Outlook on Oncolytic Virus Combination Therapy

Given the limited efficacy of OVs as monotherapy, combination with other anti-tumor therapies is generally preferred. Tumor cells enhance cell proliferation, tumor progression, and metastasis by altering signal transduction pathways. These changes at the cellular and molecular level have been used in the design of small molecule targeted drugs. Small molecule targeted drugs that regulate key cell signaling pathways involved in tumor cell survival and proliferation play an important role in tumor drug therapy, revealing the interactions between tumor and immune cells in the TME [5]. 1. Regulators targeting the key cell signaling pathways that control tumor cell survival and proliferation can induce ICD of tumor cells, enhance tumor immunogenicity, and subsequently anti-tumor immunity. 2. In addition to inducing tumor cell death, kinase inhibitors targeting tumors can also reverse immune suppression in the TME. 3. Changes in metabolism and epigenetics of tumor and immune cells in the TME can be suppressed by regulators that correspond to key enzymes involved in this process, inhibiting tumor growth and proliferation and restoring normal immune cell function.

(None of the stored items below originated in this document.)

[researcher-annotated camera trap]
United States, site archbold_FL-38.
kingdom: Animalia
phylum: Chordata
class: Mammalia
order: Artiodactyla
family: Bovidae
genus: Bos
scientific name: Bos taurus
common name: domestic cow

Based on the above characteristics of tumor regulation and treatment, signal transduction regulators have become an ideal choice for combination therapy with OVs. EGFR-KRAS, PI3K-AKT-mTOR, ERK-MEK, JAK-STAT, p53, PD-1/PD-L1, as well as epigenetics or immune pathways (cGAS-STING), are all hot topics in current research on OV combination therapy [6].

Conclusion

OVs, as a novel anti-tumor therapy, have great development value. Its main mechanism of action is anti-tumor immunity, in addition to playing an important role in destroying tumor tissue blood vessels and regulating TME in solid tumor treatment, which is the application advantage of OVs therapy. The study of OVs biomarkers is of great significance in patient selection and drug efficacy evaluation. The combination of OVs and signal transduction small molecule inhibitors may become the focus of future OVs research. It is difficult to deal with complex and challenging tumor tissues with a single therapy alone.

References

1. Bommareddy PK, Shettigar M, Kaufman HL. Integrating oncolytic viruses in combination cancer immunotherapy. Nature reviews Immunology. 2018; 18: 498-513.
2. Ottolino-Perry K, Diallo JS, Lichty BD, Bell JC, McCart JA. Intelligent design: combination therapy with oncolytic viruses. Molecular therapy: the journal of the American Society of Gene Therapy. 2010; 18: 251-263.
3. Martin NT, Bell JC. Oncolytic Virus Combination Therapy: Killing One Bird with Two Stones. Molecular therapy : the journal of the American Society of Gene Therapy. 2018; 26: 1414-1422.
4. Twumasi-Boateng K, Pettigrew JL, Kwok YYE, Bell JC, Nelson BH. Oncolytic viruses as engineering platforms for combination immunotherapy. Nature reviews Cancer. 2018; 18: 419-432.
5. Guo ZS, Bartlett DL. Oncolytic viruses as platform for multimodal cancer therapeutics: a promising land. Cancer gene therapy. 2014; 21: 261-263.
6. Zhu Z, McGray AJR, Jiang W, Lu B, Kalinski P, et al. Improving cancer immunotherapy by rationally combining oncolytic virus with modulators targeting key signaling pathways. Mol Cancer. 2022; 21: 196.